During this procedure, your doctor uses a flexible thin tube called an endoscope. The endoscope has a tiny camera and a light at the end. A video monitor allows your doctor to view the images. Small surgical tools are also inserted into the endoscope. Using the video, your doctor can guide these to collect a sample.
Needle biopsies are used to collect skin samples, or for any tissue that is easily accessible under the skin.
If you have a rash or lesion on your skin which is suspicious for a certain condition, does not respond to therapy prescribed by your doctor, or the cause of which is unknown, your doctor may perform or order a biopsy of the involved area of skin.

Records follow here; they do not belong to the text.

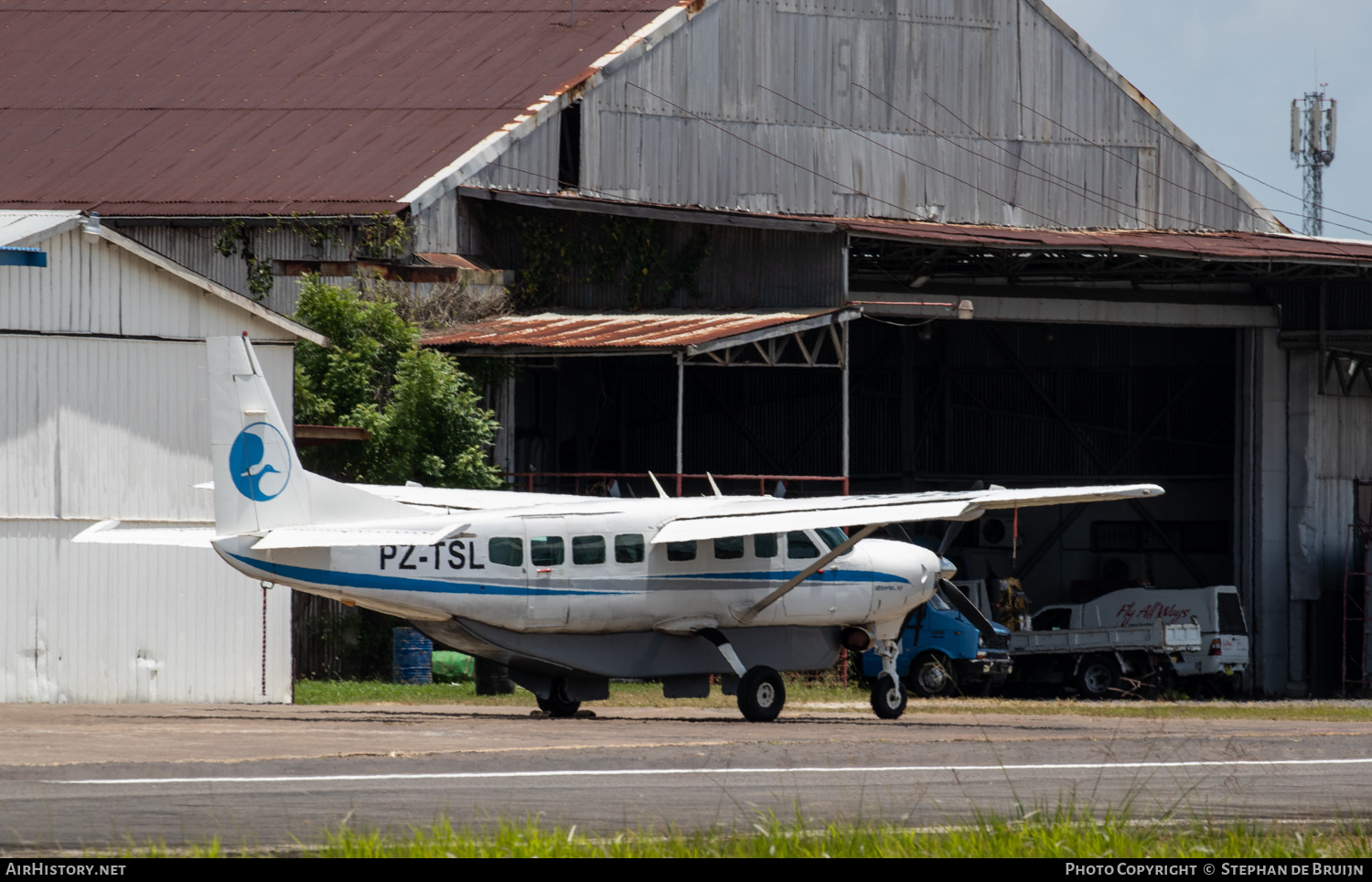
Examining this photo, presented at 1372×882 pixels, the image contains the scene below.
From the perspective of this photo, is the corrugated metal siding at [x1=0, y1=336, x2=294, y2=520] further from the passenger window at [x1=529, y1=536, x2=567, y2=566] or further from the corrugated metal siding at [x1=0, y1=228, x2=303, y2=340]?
the passenger window at [x1=529, y1=536, x2=567, y2=566]

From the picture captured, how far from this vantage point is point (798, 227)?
32500 mm

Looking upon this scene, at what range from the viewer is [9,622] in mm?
23531

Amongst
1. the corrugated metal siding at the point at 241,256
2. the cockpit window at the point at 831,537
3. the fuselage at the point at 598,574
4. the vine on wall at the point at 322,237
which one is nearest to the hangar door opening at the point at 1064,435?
the vine on wall at the point at 322,237

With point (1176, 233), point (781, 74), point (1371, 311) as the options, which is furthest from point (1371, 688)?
point (781, 74)

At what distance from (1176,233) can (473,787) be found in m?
30.2

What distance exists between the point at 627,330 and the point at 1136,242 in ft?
35.0

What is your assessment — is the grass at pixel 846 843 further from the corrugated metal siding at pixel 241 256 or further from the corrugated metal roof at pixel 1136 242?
the corrugated metal siding at pixel 241 256

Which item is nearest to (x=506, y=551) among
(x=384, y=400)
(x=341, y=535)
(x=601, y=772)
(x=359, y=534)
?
(x=359, y=534)

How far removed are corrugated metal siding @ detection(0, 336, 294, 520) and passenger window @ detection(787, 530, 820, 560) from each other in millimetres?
8165

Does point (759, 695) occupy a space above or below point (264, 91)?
below

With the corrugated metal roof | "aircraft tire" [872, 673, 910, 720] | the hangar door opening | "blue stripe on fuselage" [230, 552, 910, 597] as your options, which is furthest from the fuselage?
the hangar door opening

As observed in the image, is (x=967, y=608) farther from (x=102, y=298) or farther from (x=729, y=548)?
(x=102, y=298)

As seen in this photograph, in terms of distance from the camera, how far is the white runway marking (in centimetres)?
1272

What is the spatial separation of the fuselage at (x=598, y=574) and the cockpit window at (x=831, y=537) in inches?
1.0
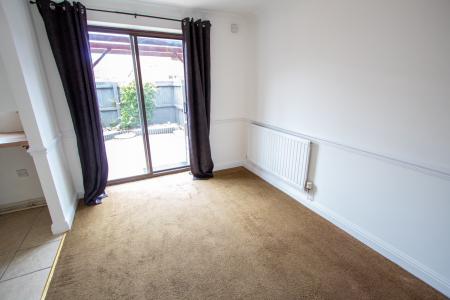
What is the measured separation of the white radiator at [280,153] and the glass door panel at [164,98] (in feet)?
3.77

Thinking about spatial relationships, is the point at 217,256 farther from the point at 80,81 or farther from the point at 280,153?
the point at 80,81

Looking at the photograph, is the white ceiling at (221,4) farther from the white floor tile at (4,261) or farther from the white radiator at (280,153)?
the white floor tile at (4,261)

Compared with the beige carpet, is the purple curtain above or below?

Sometimes a patient may have an area of concern that cannot be safely or effectively reached using the methods described above or the results of other biopsy specimens have been negative. An example would be a tumor in the abdomen near the aorta. In this case, a surgeon may need to get a specimen using a laparoscope or by making a traditional incision.
Following up after a biopsy
After the tissue sample is taken, your doctors will need to analyze it. The sample will need to be sent to a laboratory for testing. The results can take anywhere from a few days to a few weeks.
Once the results arrive, your doctor may call you to share the results, or ask you to come in for a follow-up appointment to discuss the next steps.
If the results showed signs of cancer, your doctor should be able to tell the cancer’s type and level of aggression from your biopsy. If your biopsy was done for a reason other than cancer, the lab report should be able to guide your doctor in diagnosing and treating that condition.
If the results are negative but the doctor’s suspicion is still high either for cancer or other conditions, you may need another biopsy or a different type of biopsy. Your doctor will be able to guide you as to the best course to take. If you have any questions about the biopsy prior to the procedure or about the results, don’t hesitate to talk with your doctor. You may want to write down your questions and bring them with you to your next office visit.